━━━ Entries supplied ━━━

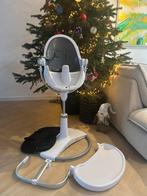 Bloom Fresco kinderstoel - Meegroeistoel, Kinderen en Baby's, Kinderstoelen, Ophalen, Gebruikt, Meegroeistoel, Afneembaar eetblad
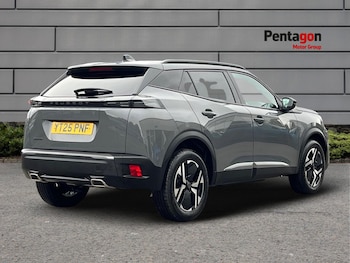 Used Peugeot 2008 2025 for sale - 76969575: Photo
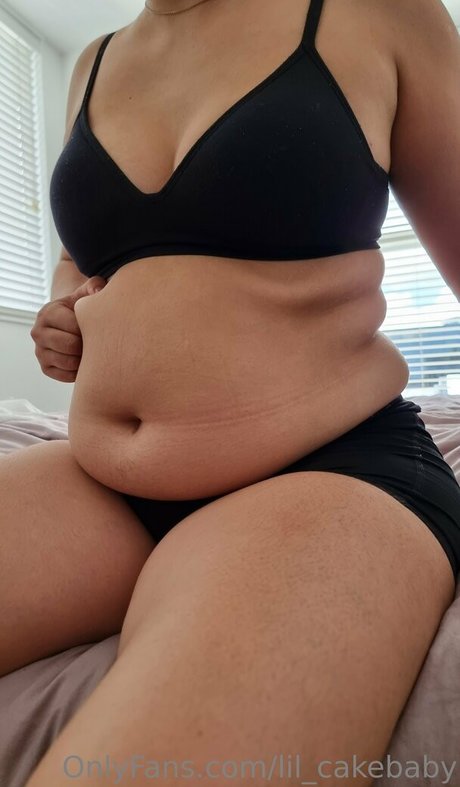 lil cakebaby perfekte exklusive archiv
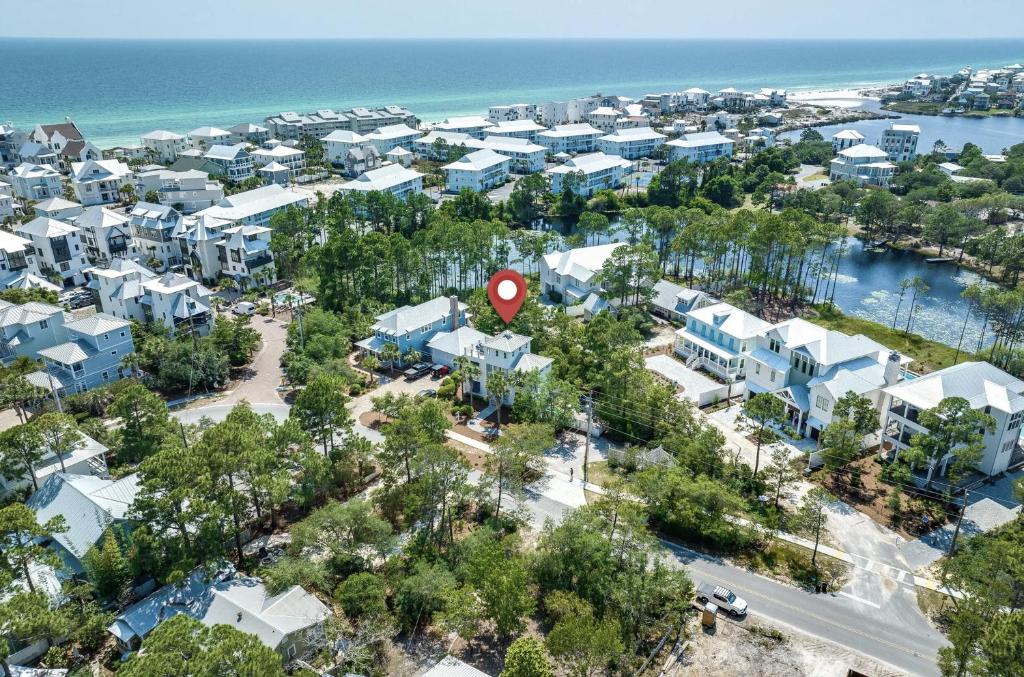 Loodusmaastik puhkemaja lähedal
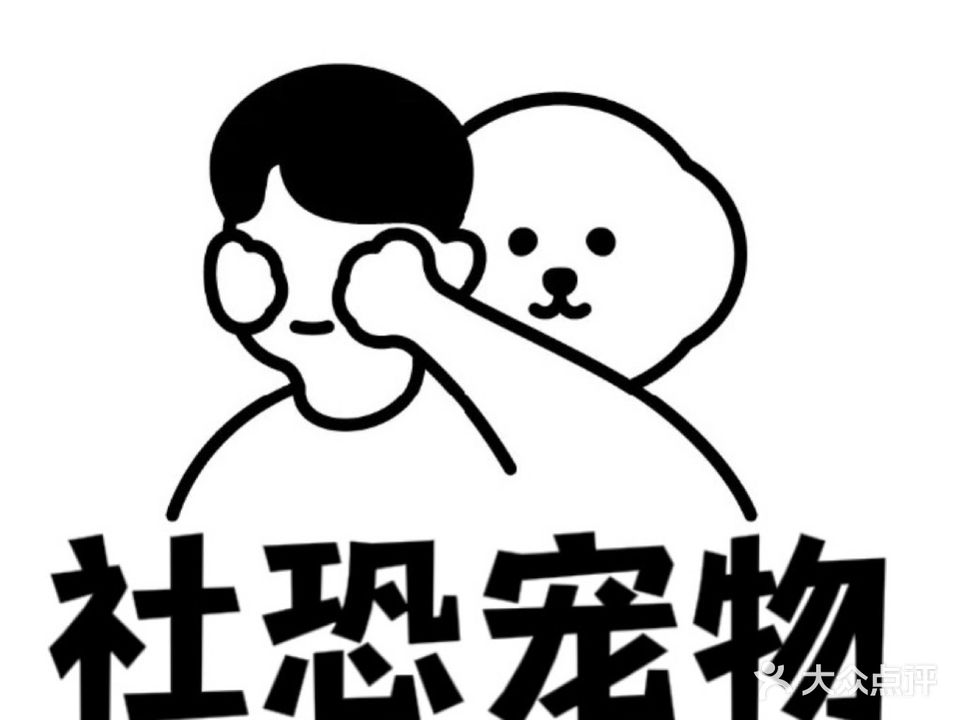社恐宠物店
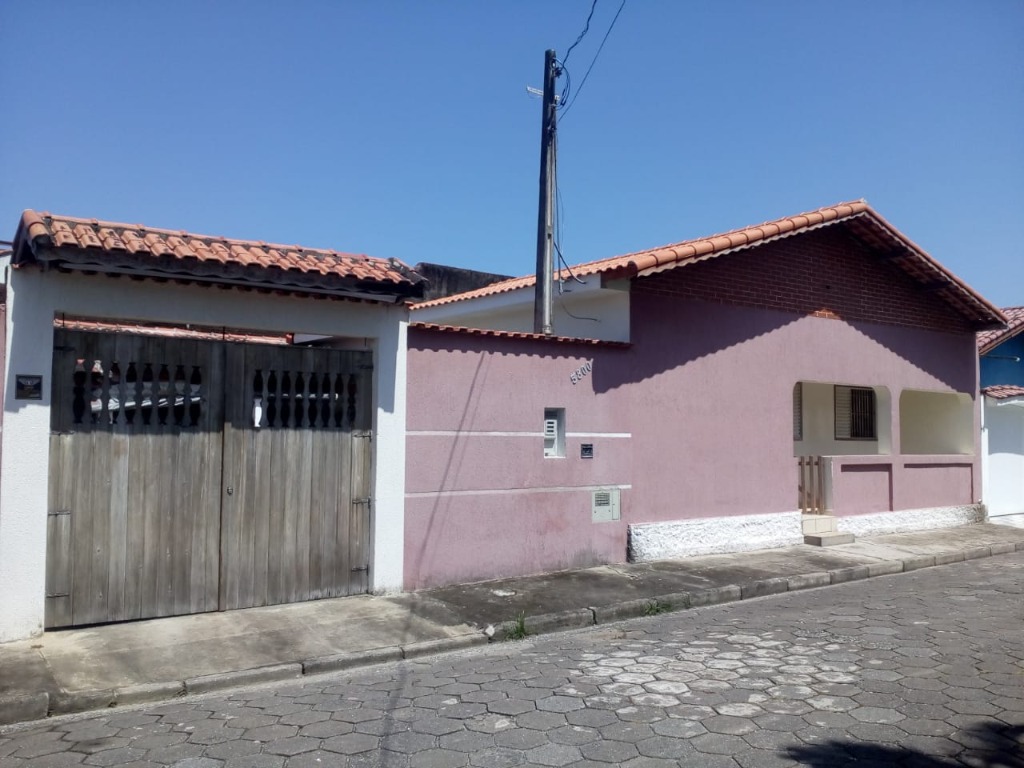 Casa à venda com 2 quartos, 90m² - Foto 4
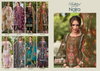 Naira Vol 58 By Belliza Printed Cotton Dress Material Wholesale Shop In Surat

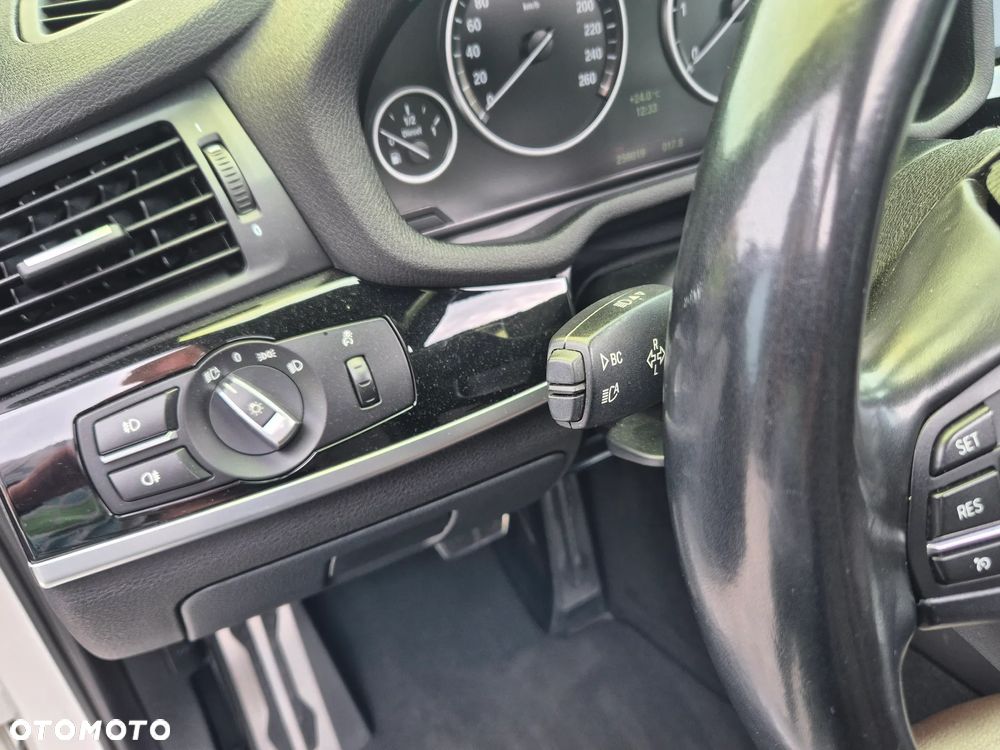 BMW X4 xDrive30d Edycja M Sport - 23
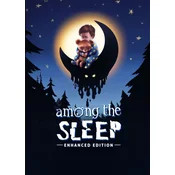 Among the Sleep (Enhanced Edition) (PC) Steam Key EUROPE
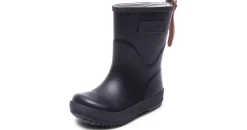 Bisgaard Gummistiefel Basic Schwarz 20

━━━
━━━ Entries supplied ━━━

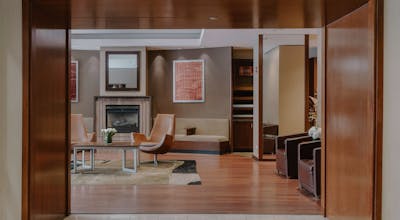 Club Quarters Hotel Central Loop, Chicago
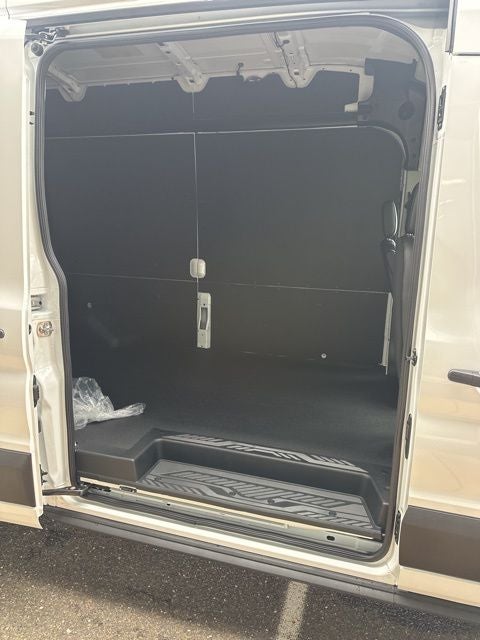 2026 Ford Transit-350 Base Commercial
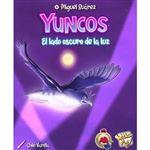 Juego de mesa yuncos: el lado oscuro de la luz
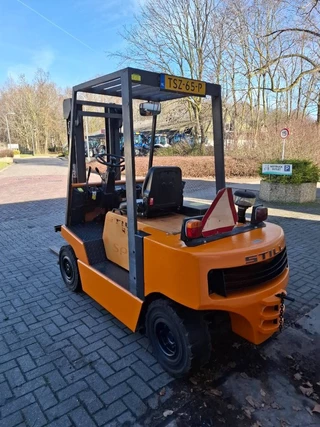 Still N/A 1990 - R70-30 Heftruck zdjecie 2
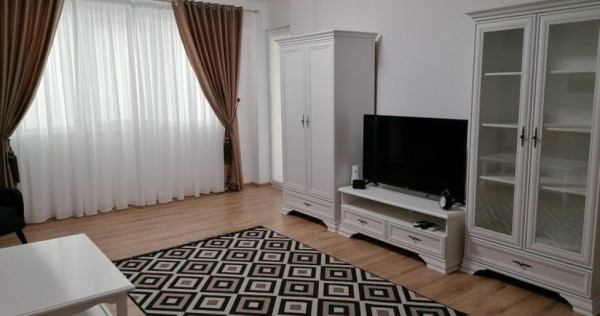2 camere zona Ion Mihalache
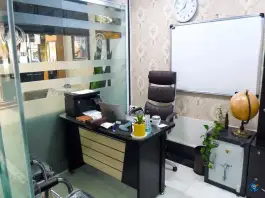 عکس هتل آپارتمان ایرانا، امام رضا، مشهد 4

━━━

Copy the records word for word, from the line containing "BMW X4 xDrive30d Edycja M Sport - 23" through the line containing "Bisgaard Gummistiefel Basic Schwarz 20", inclusive. Omit the pictures from your answer.

Response area:
 BMW X4 xDrive30d Edycja M Sport - 23
 Among the Sleep (Enhanced Edition) (PC) Steam Key EUROPE
 Bisgaard Gummistiefel Basic Schwarz 20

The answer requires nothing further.